I've known people who've suffered child bereavement; the cruelest and most unimagineable tragedy that can afflict a human being. It changes them. The world cannot be the same. Moving beyond the terrifying raw grief and abyssal loss surely requires more courage than many of us could ever claim to possess? I have only the deepest admiration for any parent or sibling that has endured this. When we lose the elderly there is a certain order to it. Sad yes, but we all have to make way. But children? What possible gain comes from this? Who would dare suggest that such a thing had to happen for a reason? Or that it had to be this way?
As I walked these pastures I also found myself thinking of my father, who died 4 years ago last Saturday. He grew up amidst this beauty; he was a country boy. I can imagine him, gangly and with scabby knees playing and exploring, getting up to all the mischief young boys should. This area is really very special to me; perhaps the closest thing I have to a spiritual home. I too played and grew up in the country, albeit a few miles further away. I've written before how I miss it, how I so want to return some day. These feelings grow more intense as I age. It's the itch that I cannot scratch.

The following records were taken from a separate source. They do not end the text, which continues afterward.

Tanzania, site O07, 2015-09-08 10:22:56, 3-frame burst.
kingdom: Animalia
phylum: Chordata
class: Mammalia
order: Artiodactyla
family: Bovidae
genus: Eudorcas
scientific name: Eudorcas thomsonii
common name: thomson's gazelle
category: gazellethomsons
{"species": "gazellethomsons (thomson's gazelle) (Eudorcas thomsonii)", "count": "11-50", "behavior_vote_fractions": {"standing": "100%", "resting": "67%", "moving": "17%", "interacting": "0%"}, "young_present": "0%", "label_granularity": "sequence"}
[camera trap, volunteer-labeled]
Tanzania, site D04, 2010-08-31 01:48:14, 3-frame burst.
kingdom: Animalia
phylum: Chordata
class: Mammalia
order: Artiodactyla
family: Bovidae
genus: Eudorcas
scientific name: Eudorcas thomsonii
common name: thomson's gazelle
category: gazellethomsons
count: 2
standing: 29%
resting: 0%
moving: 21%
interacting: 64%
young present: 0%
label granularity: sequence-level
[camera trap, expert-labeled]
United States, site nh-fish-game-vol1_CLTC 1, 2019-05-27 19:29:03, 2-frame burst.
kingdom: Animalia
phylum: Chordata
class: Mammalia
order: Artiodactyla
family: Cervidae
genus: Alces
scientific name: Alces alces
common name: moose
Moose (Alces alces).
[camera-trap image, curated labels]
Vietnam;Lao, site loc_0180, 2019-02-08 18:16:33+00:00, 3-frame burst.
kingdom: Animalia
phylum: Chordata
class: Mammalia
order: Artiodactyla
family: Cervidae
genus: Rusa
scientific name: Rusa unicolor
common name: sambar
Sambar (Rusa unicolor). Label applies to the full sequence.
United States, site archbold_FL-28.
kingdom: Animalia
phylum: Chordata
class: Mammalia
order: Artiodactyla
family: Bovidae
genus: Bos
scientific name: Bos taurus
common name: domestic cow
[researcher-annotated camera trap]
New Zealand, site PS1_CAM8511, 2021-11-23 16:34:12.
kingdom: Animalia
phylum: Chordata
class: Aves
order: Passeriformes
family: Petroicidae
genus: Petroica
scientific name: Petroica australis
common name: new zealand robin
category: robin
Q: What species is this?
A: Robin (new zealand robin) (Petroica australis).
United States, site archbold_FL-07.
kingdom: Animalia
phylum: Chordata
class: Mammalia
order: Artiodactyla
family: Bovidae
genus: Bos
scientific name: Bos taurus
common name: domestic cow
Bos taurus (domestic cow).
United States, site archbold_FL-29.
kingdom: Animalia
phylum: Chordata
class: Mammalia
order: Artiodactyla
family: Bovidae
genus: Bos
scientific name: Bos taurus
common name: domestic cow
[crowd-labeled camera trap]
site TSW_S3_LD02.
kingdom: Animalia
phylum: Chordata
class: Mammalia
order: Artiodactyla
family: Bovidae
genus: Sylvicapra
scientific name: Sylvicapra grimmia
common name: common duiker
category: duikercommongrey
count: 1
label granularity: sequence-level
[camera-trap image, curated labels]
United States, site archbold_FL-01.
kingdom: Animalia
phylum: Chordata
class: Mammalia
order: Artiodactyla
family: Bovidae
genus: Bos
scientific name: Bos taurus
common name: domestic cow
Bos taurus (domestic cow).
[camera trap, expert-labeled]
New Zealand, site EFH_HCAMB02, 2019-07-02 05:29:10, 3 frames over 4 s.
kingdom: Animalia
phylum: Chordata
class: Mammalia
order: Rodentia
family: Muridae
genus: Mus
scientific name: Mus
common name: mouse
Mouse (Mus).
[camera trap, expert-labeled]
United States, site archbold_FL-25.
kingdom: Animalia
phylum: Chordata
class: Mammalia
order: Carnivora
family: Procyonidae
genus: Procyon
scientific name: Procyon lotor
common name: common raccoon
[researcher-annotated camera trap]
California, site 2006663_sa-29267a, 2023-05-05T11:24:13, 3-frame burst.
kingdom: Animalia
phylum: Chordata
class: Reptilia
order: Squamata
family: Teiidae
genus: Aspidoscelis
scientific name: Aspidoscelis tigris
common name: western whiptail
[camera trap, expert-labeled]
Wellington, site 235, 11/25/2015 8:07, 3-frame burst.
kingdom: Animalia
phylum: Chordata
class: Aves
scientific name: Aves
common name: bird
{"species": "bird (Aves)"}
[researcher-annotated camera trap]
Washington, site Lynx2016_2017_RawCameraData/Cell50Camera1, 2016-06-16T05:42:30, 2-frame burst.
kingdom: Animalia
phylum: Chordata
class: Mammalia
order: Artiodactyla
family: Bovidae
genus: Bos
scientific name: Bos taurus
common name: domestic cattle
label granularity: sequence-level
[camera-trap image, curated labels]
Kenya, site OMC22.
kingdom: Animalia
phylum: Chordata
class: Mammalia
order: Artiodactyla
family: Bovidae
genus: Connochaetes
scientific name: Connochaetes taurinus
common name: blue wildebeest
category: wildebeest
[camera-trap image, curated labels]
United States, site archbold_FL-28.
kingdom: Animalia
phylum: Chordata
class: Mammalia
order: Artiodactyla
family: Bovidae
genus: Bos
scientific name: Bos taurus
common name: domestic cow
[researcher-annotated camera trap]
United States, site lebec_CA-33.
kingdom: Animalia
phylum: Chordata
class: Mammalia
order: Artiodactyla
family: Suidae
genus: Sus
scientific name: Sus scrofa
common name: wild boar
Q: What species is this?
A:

In total we were out for about 4 hours before returning to my sisters house in North Marston for chicken pie and mashed potato's. Good times, good days. I'm reminded of what a wonderful family I have and how fortunate I have been. I mean, fortunate is the only word I can use, isn't it? I'm so aware that many are less lucky, born into homes with parents that are either unable to care or whom choose not to. You cannot do what I do for a living and retain the view that there is any justice in the world. The good suffer, the bad flourish. And if it seems unfair then perhaps its because it is, but then what do you expect? What is it you think that life owes you? Happiness? Comfort? An easy ride?
The sad truth is that every day there will be children like Matthew Lane. Infants that deserved better, longer, more. Every day parents will grieve,and many will be forever scarred by the sheer perceived injustice of it all. I can offer no real consolation. I can do no more than be a friend, be available, and offer to walk with you through the hard times. I wish I could do more. And if I could wave a magic wand then I would. Thing is, the only real magic is the beauty of the human heart as it reaches out to offer comfort, solace, and a quiet empathy. The dead cannot return, yet if we can in some small way comfort those left behind then perhaps the world will be a better place for it?